** Extract provided **
European stock exchanges forged ahead on Monday, powered by news of second-quarter profit at Bank of America that reassured investors about the health of the US financial sector.

In London the FTSE 100 index gained 0.52 percent to close at 5404.30 points, while in Paris the Cac 40 rose 0.65 percent to reach 4327.14. The Frankfurt Dax climbed 0.66 percent to end the day at 6424.84.

The Euro Stoxx 50 index of leading eurozone companies rose 0.37 percent to 3333.92.

On Wall Street shares also got a Bank of America bounce at the opening.

But they later fell into negative territory on concern over higher oil prices, which rallied on news of stormy weather that may threaten energy facilities in the US Gulf of Mexico and after fruitless talks between the United States and crude producer Iran.

The Dow Jones Industrial Average was down 0.18 percent at mid-day at 11 476.13 while the tech-heavy Nasdaq had lost 0.30 percent to reach 2275.83.

In Europe better-than-expected results from Bank of America, which followed earnings reports seen as generally positive last week from other US banks, notably Wells Fargo, JPMorgan Chase and Citigroup, lifted market sentiment.

"The game is not over but of the 20 percent of companies listed on the Standard and Poor's 500 index that have reported results, 70 percent have been better than expected — a welcome surprise," said one Paris trader.

He said such a trend should help the Cac 40 regain "half the ground" it has lost since the beginning of June.

Bank of America reported second-quarter profit of $3.41-billion, down 41 percent from a year ago amid fresh writedowns from real estate but well above expectations.

The earnings amounted to 72 cents a share, topping the consensus Wall Street forecast of 53 cents per share.

But Fred Dickson, analyst at DA Davidson & Company, warned that the banking sector was not out of the woods yet, with losses from housing and credit woes still weighing on the banks.

"The final bell won't ring until we see housing prices stabilize"

"We continue to believe the final bell won't ring until we see housing prices stabilize and the level of write-offs and increases in commercial bank loan loss reserves peak or the Fed announces an interest rate hike," he said.

"So far, neither event has happened, although the losses associated with write-downs on collateralized mortgage debt obligations appear to be peaking. The bad news is that commercial and consumer loan losses are still accelerating."

In London mining issues were well supported on rising prices for oil and other commodities.

Rio Tinto rose 2.96 percent to 5220 pence while BHP Billiton gained 2.88 percent to close at 1646 pence.

The day's main loser was the bank HBOS, which fell 6.21 percent to 264.50 pence after failing to raise almost eight-billion dollars from shareholders to boost finances hit by the global credit crisis.

A company spokesperson blamed the miserable investor response on a "fierce financial storm" that has battered the world's banks in the fallout from the collapse of the US subprime home loan market and related credit crunch.

In Paris pharmaceutical group Sanofi-Aventis fell 0.74 percent to 45.35 euros after reaching a deal with Primary Health Care of Australia to acquire vitamin producer Symbion Consumer for €344-million.

Moving in the other direction, engineering giant Alstom gained 2.85 percent to finish at 73.67 euros on positive comment from Deutsche Bank, impressed by the Alstom's order book.

In Frankfurt banks led the way, with Deutsche Bank up 1.57 percent at 57.50 euros and Commerzbank 1.56 percent stronger at 21.50 euros.

Elsewhere in Europe there were gains of 0.43 percent to 28 220 on the SP/Mib in Milan, 0.42 percent to 6856.19 on the Swiss Market Index and 1.56 percent to 3123.23 on the Bel-20 in Brussels.

Earlier on Monday Asian stocks rose strongly, with some markets up over three percent as lower oil prices and a better Wall Street performance on Friday gave investors the courage to hunt for bargains after this year's steep falls.

** Exercise objective **
Name every European stock index mentioned in the market report. The records that follow come from a separate source.

** Supplied entries **
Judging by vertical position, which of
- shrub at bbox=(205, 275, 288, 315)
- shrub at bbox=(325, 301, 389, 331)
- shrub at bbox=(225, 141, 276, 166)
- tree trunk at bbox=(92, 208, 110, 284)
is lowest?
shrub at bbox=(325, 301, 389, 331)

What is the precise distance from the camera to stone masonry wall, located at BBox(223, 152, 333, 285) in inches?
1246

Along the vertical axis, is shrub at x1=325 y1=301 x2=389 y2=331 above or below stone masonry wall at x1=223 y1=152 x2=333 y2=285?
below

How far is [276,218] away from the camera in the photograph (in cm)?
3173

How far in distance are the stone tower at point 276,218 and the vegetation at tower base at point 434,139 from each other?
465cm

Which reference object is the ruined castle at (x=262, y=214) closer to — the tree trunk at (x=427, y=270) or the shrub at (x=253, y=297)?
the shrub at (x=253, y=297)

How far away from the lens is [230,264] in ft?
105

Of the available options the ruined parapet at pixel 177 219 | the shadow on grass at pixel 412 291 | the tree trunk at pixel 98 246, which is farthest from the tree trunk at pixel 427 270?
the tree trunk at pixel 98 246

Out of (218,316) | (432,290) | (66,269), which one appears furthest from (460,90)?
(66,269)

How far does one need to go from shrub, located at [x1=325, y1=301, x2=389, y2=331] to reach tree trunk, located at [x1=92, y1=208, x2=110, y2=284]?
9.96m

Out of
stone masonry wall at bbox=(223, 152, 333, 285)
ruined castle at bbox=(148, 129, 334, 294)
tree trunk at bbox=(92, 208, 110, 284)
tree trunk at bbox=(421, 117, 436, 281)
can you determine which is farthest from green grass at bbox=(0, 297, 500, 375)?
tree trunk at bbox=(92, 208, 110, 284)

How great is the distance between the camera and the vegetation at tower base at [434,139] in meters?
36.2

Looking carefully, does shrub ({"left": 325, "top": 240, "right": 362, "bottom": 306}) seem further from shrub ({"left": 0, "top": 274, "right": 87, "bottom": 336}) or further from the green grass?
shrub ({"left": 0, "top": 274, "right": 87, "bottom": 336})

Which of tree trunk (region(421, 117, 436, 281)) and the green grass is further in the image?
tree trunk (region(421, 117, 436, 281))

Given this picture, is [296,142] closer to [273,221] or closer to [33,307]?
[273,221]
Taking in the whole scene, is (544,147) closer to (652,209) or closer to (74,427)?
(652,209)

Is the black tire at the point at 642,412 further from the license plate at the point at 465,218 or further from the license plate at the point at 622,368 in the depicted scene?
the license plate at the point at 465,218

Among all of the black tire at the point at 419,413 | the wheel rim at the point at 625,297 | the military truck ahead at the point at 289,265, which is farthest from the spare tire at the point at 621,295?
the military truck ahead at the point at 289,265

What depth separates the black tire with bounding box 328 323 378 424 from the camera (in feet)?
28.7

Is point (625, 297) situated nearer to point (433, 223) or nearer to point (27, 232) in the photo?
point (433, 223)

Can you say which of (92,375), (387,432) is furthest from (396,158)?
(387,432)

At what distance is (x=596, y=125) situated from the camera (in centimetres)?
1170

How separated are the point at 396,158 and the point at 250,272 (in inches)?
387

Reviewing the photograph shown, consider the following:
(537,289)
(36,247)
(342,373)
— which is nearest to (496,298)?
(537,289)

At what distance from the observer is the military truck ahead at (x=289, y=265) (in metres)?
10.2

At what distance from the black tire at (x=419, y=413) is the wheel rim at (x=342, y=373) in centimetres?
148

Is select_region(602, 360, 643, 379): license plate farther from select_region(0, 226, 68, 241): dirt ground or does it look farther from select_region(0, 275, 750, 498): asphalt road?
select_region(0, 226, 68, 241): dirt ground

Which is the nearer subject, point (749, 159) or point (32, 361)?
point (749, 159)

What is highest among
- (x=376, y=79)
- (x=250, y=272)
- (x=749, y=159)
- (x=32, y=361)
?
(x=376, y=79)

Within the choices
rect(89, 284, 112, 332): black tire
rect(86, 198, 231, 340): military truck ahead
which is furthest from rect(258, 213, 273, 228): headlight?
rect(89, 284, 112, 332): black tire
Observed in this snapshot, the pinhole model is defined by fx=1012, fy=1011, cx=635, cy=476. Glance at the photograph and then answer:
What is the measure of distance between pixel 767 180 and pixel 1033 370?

** Answer to this problem **
FTSE 100, Cac 40, Dax, Euro Stoxx 50, SP/Mib, Swiss Market Index, Bel-20